# My mouse family :) (Picture heavy)



## Cillah (May 20, 2010)

I've been meaning to take photos of my mice for awhile now. I finally got around to taking photos of them today. Even with two people, it turned out to be a lot harder than it looks. A lot of the photos are bad quality but it is the best we could get. This has always been cross posted with another forum. Because I wanted to introduce them both places. I just managed to get it up on the other forum earlier than this one 

This is Button. My partner named her that because of her small size when we got her. Does anyone know what you would call her. With the colour on her rump and head?


















This is Fudge. She is the sweetest most placid girl I've ever owned. When people see the mice they love her because she just sits in their hand.


















This is our fuzz Azalea. We usually just call her Azzy. She loves Fudge and constantly makes nests for her. The day I collected them.. When I got home and put them in their cage straight away she started burying Fudge.


















This is our Satin boy Sheen. My partner decided on the name because he is shiny and seems to be a bit of a player.. So to speak


















The three boys I have. Dash is the BEW, Aero is the black self and Chase is the tan in the back.

INPUT DATA:
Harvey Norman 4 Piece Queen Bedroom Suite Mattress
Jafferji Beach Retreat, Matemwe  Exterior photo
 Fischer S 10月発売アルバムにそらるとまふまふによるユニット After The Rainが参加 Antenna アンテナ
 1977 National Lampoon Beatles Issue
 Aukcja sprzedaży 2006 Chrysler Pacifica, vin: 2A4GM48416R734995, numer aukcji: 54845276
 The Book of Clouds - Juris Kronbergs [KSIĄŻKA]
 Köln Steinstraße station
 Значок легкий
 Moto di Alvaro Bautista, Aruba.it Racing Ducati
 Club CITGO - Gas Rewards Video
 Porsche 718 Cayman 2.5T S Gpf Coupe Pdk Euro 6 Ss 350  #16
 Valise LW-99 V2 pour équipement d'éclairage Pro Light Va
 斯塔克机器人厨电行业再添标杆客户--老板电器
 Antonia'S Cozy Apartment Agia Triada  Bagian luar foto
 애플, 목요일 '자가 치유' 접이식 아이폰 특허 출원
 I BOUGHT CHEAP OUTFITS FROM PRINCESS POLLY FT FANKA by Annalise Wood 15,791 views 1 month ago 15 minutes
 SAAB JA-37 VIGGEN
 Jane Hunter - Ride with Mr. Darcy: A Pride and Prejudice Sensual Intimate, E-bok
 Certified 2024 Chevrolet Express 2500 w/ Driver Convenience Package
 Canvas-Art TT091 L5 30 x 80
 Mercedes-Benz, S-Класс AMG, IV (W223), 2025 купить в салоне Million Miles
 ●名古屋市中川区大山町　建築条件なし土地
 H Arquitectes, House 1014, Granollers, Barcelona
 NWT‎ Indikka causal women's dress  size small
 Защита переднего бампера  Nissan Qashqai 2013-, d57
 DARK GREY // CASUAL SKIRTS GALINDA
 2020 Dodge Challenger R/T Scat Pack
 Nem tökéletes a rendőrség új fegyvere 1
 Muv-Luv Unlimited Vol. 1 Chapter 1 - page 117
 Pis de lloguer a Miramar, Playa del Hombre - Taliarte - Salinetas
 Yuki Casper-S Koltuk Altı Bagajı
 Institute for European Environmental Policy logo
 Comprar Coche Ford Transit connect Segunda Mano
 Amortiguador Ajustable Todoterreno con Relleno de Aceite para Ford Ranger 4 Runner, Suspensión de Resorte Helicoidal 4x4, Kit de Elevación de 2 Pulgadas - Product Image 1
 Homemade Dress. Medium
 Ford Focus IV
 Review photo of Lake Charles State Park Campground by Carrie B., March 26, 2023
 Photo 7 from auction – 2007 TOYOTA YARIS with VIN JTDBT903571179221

QUESTIONS TO ANSWER:
- a) List the name of every mouse introduced in the mouse post.
- b) Please transcribe everything in the mouse post from "I've been meaning" down to "rump and head?".

WRITTEN ANSWERS:
- a) Button, Fudge, Azalea (called Azzy), Sheen, Dash, Aero, Chase

- b)
I've been meaning to take photos of my mice for awhile now. I finally got around to taking photos of them today. Even with two people, it turned out to be a lot harder than it looks. A lot of the photos are bad quality but it is the best we could get. This has always been cross posted with another forum. Because I wanted to introduce them both places. I just managed to get it up on the other forum earlier than this one 

This is Button. My partner named her that because of her small size when we got her. Does anyone know what you would call her. With the colour on her rump and head?